* _Document passage_
Politics & Policy

California’s Bleeding . . .

. . . and Krugman comes up lame.

California’s recall election puts Paul Krugman in a tough position. In his New York Times column just three weeks ago, he wrote that “the Golden State is degenerating into a banana republic.” He said it was in “a severe fiscal crisis” and undergoing a “slide into irresponsibility.” But now that Republican front-runner Arnold Schwarzenegger has expressed his own version of some of the same concerns, Krugman has had to change his mind. In his Friday column for the Times, he argued — just three weeks later! — that things in California really aren’t so bad after all.

But first, America’s most dangerous liberal pundit indulged in his usual tactic of argumentation by condescension. Krugman began his column by dismissing Schwarzenegger as “the bodybuilder who would be governor.” Why not the multi-millionaire entrepreneur/investor who would be governor, or even the world-famous actor who would be governor? Or perhaps the holder of a degree in economics who would be governor? The subtext is loud and clear to my ear: Maybe the Princeton Brahmin meant to say “the stupid immigrant who would be governor.”

The condescension continued when Krugman accused Schwarzenegger of lying about the California economy (by being as negative about it as Krugman was three weeks ago). Krugman said Schwarzenegger has “already managed to say a number of things that his advisers must know are true lies.” You see, “his advisers” know — the stupid immigrant doesn’t.

[Dataset entries]
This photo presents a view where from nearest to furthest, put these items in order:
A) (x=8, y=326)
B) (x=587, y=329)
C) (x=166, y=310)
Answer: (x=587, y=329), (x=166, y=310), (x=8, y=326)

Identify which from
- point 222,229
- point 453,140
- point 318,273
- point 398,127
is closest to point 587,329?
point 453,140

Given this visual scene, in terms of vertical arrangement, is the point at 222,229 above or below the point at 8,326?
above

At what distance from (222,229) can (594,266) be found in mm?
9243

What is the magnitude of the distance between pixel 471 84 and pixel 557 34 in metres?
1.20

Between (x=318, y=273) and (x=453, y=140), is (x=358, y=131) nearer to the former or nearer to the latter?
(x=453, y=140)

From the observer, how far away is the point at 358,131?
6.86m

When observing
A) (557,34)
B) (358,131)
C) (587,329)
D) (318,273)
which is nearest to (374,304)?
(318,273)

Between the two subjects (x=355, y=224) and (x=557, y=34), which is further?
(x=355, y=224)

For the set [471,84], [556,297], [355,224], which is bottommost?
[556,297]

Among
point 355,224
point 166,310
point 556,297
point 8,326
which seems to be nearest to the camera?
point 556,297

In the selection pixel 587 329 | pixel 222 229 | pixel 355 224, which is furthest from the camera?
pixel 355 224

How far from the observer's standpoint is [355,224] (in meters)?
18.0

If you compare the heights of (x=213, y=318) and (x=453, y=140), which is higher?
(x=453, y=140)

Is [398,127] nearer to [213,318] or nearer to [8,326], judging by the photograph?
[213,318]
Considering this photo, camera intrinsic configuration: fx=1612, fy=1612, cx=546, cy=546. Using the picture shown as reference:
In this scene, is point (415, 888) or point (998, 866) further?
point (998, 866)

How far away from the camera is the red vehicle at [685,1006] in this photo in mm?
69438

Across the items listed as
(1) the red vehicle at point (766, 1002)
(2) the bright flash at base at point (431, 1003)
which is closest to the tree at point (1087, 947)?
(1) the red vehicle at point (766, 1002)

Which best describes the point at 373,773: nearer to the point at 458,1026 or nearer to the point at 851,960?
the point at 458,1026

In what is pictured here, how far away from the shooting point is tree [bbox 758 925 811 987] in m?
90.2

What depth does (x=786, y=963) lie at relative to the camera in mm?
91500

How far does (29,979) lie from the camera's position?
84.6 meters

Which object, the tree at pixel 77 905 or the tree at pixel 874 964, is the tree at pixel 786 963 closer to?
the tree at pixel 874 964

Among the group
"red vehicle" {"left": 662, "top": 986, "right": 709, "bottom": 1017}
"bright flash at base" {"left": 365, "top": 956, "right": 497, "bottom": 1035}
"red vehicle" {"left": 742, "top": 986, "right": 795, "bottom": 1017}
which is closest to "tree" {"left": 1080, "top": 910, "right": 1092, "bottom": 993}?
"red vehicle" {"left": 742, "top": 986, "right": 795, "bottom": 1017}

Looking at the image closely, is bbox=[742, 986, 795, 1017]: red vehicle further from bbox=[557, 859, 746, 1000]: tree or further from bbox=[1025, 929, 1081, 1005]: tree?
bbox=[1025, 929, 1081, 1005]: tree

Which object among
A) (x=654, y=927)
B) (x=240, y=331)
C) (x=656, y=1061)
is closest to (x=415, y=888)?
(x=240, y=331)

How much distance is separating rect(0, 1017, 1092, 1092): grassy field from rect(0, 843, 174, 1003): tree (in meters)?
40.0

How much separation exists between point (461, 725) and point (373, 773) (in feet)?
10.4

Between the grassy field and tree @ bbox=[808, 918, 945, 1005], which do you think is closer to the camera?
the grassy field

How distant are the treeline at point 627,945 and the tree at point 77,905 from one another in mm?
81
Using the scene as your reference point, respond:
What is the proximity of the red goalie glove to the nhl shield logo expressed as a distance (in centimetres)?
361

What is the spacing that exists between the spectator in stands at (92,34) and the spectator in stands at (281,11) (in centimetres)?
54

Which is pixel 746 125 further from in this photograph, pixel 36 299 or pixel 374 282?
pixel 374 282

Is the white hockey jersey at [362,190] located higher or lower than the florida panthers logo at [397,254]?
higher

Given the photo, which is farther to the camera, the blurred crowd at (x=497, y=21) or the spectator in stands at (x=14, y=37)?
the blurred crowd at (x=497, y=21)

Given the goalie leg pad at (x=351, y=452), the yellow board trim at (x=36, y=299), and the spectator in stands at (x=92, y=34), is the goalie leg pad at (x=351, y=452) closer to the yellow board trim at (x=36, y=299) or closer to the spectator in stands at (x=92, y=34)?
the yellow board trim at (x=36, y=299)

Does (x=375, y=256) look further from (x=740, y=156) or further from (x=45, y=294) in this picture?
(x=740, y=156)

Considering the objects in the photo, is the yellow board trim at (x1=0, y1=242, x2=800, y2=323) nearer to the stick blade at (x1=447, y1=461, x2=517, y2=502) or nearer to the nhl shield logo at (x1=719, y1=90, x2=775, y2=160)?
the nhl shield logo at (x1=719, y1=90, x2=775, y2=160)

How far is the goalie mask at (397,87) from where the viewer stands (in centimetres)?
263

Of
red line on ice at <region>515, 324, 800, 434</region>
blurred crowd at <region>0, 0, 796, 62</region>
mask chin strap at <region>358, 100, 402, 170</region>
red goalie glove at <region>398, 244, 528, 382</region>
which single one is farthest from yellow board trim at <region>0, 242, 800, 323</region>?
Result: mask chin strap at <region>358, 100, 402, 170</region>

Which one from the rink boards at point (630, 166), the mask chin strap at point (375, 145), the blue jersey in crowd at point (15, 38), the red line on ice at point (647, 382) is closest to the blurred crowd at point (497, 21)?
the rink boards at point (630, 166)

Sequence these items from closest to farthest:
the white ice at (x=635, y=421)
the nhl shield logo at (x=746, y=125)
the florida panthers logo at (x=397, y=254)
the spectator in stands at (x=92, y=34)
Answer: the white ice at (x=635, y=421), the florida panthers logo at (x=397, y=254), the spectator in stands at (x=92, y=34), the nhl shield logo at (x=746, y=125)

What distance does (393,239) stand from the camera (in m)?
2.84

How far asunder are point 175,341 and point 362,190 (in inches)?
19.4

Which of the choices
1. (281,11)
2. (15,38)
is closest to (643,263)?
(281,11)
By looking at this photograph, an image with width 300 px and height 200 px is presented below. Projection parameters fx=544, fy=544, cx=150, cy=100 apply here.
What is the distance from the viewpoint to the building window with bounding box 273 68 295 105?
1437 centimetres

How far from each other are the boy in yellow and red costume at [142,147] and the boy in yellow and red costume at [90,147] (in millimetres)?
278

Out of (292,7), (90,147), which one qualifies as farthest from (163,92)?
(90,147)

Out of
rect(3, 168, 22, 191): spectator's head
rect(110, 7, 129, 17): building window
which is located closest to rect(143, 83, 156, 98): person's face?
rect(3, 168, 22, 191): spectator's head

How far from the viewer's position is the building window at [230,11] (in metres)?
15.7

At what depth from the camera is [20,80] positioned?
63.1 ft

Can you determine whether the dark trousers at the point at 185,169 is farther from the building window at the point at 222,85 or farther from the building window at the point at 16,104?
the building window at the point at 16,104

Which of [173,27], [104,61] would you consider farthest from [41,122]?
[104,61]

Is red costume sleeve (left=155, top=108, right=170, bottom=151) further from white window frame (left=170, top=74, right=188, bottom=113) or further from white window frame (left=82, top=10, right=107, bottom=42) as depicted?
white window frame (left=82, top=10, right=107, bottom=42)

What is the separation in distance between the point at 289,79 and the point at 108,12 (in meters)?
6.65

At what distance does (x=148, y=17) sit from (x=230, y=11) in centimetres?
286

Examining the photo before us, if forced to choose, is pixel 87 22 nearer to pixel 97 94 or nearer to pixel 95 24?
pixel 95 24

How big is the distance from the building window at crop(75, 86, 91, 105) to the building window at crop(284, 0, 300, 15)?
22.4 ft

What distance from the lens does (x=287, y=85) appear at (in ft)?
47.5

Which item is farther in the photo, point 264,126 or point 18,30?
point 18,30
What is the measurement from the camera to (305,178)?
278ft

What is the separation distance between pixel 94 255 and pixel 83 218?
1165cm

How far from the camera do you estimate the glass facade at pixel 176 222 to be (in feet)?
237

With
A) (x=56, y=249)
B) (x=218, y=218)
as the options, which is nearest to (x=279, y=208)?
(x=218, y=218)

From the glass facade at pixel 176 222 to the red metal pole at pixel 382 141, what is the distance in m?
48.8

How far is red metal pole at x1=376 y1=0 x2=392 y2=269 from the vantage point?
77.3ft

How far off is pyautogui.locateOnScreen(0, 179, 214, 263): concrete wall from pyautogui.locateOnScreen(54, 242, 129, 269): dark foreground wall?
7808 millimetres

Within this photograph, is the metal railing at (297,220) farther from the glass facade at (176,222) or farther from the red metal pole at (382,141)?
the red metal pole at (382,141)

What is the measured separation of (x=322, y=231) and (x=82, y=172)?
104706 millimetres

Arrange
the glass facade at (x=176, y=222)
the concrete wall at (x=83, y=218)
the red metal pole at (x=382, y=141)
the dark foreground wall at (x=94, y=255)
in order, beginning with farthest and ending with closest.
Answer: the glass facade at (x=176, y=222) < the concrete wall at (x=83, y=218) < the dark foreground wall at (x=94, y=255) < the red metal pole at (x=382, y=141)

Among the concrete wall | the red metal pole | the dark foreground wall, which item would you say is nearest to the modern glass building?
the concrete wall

* _What you need to do_
Quote the full opinion piece above on Krugman and the California recall, word for word.

* _Result_
Politics & Policy

California’s Bleeding . . .

. . . and Krugman comes up lame.

California’s recall election puts Paul Krugman in a tough position. In his New York Times column just three weeks ago, he wrote that “the Golden State is degenerating into a banana republic.” He said it was in “a severe fiscal crisis” and undergoing a “slide into irresponsibility.” But now that Republican front-runner Arnold Schwarzenegger has expressed his own version of some of the same concerns, Krugman has had to change his mind. In his Friday column for the Times, he argued — just three weeks later! — that things in California really aren’t so bad after all.

But first, America’s most dangerous liberal pundit indulged in his usual tactic of argumentation by condescension. Krugman began his column by dismissing Schwarzenegger as “the bodybuilder who would be governor.” Why not the multi-millionaire entrepreneur/investor who would be governor, or even the world-famous actor who would be governor? Or perhaps the holder of a degree in economics who would be governor? The subtext is loud and clear to my ear: Maybe the Princeton Brahmin meant to say “the stupid immigrant who would be governor.”

The condescension continued when Krugman accused Schwarzenegger of lying about the California economy (by being as negative about it as Krugman was three weeks ago). Krugman said Schwarzenegger has “already managed to say a number of things that his advisers must know are true lies.” You see, “his advisers” know — the stupid immigrant doesn’t.